I am running in circles trying to derive the formula for the hessian of a composition of (real-valued) vector functions, and can't figure out where I'm going wrong.
Suppose we have (smooth-enough) functions $f:\mathbb{R}^n\longrightarrow\mathbb{R}^m$, $g:\mathbb{R}^m\longrightarrow\mathbb{R}^p$, and their composition $h=g\circ f:\mathbb{R}^n\longrightarrow\mathbb{R}^p$.
Here is what I'm working with:
- I am very confident that the Jacobians $\nabla_x f(x)$ is an $(m\times n)$ matrix and $\nabla_u g(f(x))$ is a $(p\times m)$ matrix, given these are basically by definition the linearization of the resp. functions at the given points $x, f(x)=u$.
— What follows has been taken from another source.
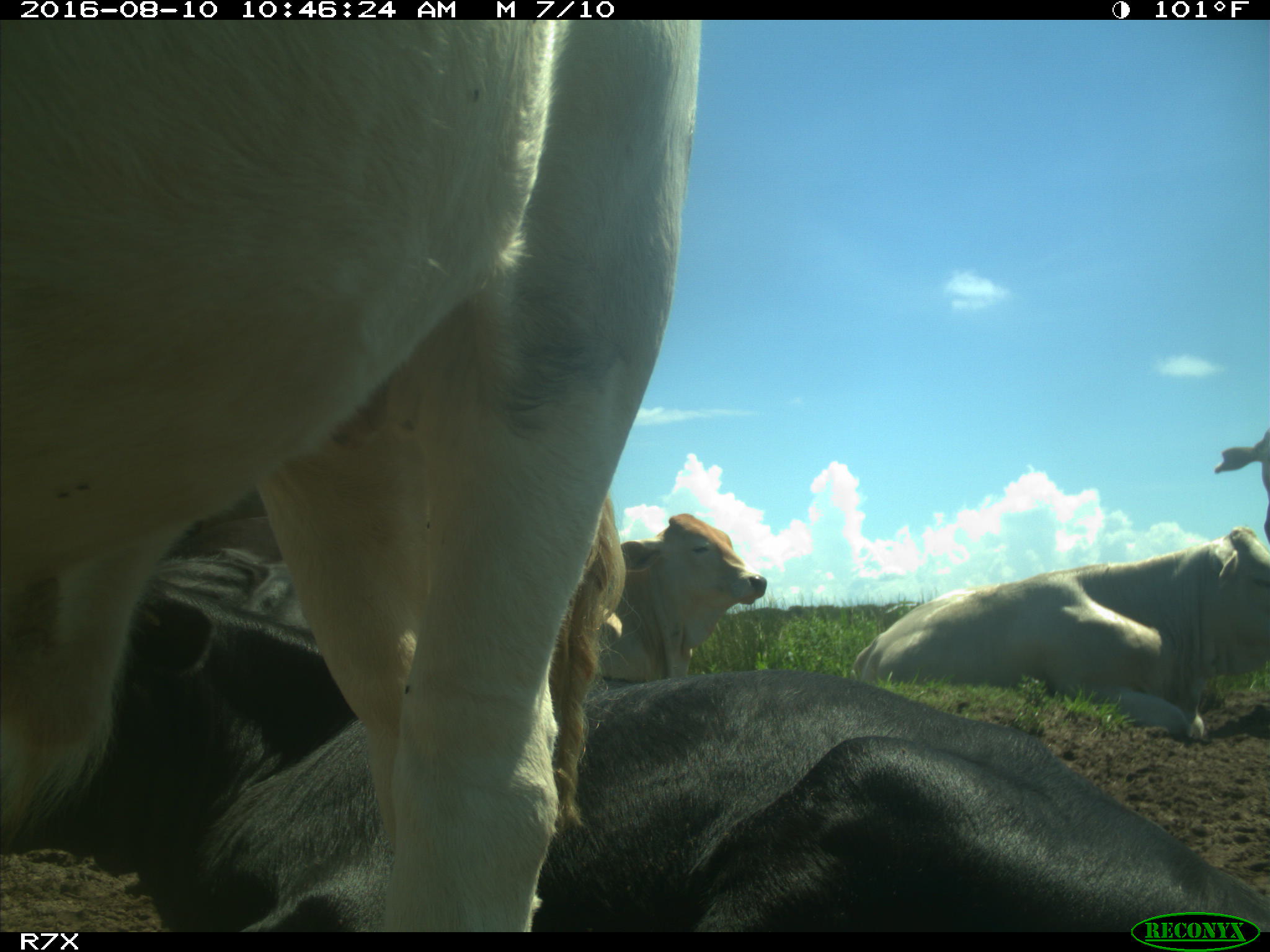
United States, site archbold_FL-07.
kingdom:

- I am fairly confident that the Hessian $\nabla^2 h$ of a given vector-valued function $h:\mathbb{R}^a\rightarrow\mathbb{R}^b$ is a $(b\times a\times a)$ 3-tensor (I'm not quite 100% confident on the actual dimension ordering but from what I've found online and what I can convince myself of, this makes the most sense)
- I am very confident in the vector-valued chain rule: $\nabla_x(g\circ f)=\nabla_u g(f(x))\cdot \nabla_x f(x)$, where here $\cdot$ in the RHS is standard matrix multiplication giving $[p\times m]\cdot[m\times n]\mapsto[p\times n]$
- I am confident that the second derivative of a composition (of real-valued, single-variable functions, for simplicity) is $\frac{d^2}{dx^2}g(f(x))=g''(f(x))f'(x)^2+g'(f(x))f''(x)$ since you have to apply the product rule the second time through and the chain rule again applies to the first term of the product rule.
Now, if I try to (albeit naively) apply all these things together (and this is where it gets dicey), I would expect the result to look something like $$ \nabla^2_x h(x)=\nabla_x^2[g(f(x))] = \nabla^2_ug(f(x))\cdot\nabla_xf(x)^2+\nabla_ug(f(x))\cdot\nabla^2_xf(x). \ \ \ (1) $$
This doesn't directly translate though because $\nabla_xf(x)$ isn't square, so it can't be squared (pun intended). I am guessing there is some transposition magic happening during the product rule?
At any rate, if I try to work backward however, knowing that $\nabla_xh$ needs to be a $(p\times n\times n)$ and writing out what the individual sizes need to be, I get
$$ [p\times m\times m]([m\times n]?[m\times n]?) + [p\times m][m\times n\times n] $$
The second term works out nicely just by summing over the innermost $m-$dim resulting in a $(p\times n\times n)$ 3-tensor as expected, but I cannot see how any transposition of the first set of terms can result in a $(p\times n\times n)$ tensor. Unless of course we multiply out each of the $\nabla_xf$ factors against one of the $m$ dimensions in the $\nabla_u^2g$ tensor. Which I guess kind of makes sense since $\nabla_u^2g$ should be basically $p$ "layers" of bilinear forms so that its like $\nabla_xf^T[\nabla_u^2g]_i\nabla_xf$, but that all seems very hand-wavy to me, esp since we don't have to apply the same logic to the second term (possibly this comes back to the product rule?)
Anyway... tldr: what is the correct (with correct justification "something something product rule..."?) method of evaluating this tensor product (the first term in the rhs of "equation" $(1)$)? Is my description of multiplying out the second term accurate? What would be good/sensible/correct notation to use for the first term since the $\nabla^2_ug(f(x))\cdot\nabla_xf(x)^2$ shown seems like a bad abuse of notation?